__SOURCE EXTRACT__:
Stats from other places agree that the majority of apps are used for as little as 5 days then ignored. I find this myself. But (at least for me) it is similar to the tools in my shed: I don't need them ever, until I need them. Ergo, the AAA Restaurant Deals app that is in my miscellaneous, last page apps (for the dregs) still sits on my phone because I've used it 2 or 3 times since I got it. It was free and I have no day-to-day need, but I know its there. Similarly, even my network testing apps (a whole page worth!) are rarely used, until I have a need, at which point the whole day is about all of them.
IMO the so-reported app bubble looks much like the internet of, say, 2001. If you know how to make noise, you're going to make bank. The thing that is wrong about the article is that they take the total amount paid out and divide it among all apps. The commissions are HUGELY disparate, most making nothing, some making bathtubs full of cash. So the investment bankers, understanding the notion of a website that might be popular for 6 months, use the same modeling technique to decide if they can noise-up an app long enough to make a profit.

__AVAILABLE DATA__:
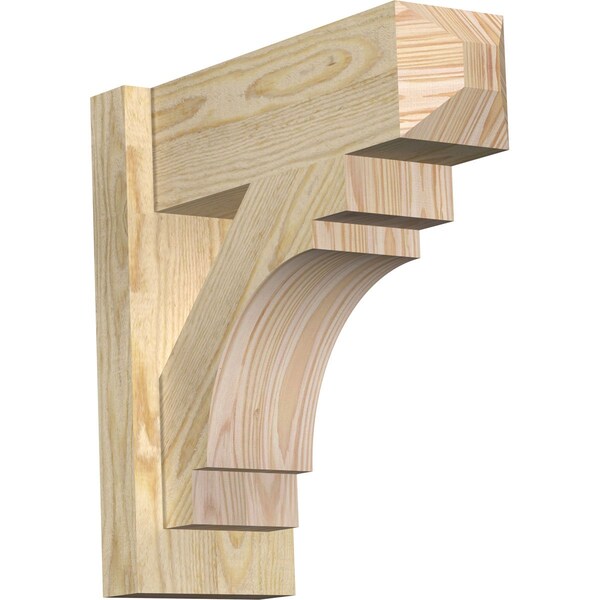 Ekena Millwork Merced Rough Sawn Craftsman Outlooker, Douglas Fir, 6"W x 16"D x 16"H OUT06X16X16MRC04RDF - main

__TASK 1__: In the passage on app usage, how long are most apps used before they are ignored?
__TASK 2__: Carry on the passage on app usage, starting after its final sentence.
The listing comes from a separate source.

__TASK RESPONSE 1__: For as little as 5 days.

__TASK RESPONSE 2__:
It makes sense, although it is much like the original gold rush. Apple has posted that there's gold in them thar hills, and, conveniently, situated themselves as the makers of shovels, tents and bridges on the long road to the Klondike. SOME miners will get rich. several more will eek out a living. Most will go home to the imagined sound of PacMan when you lose.
"WHAH Whah whah whah..."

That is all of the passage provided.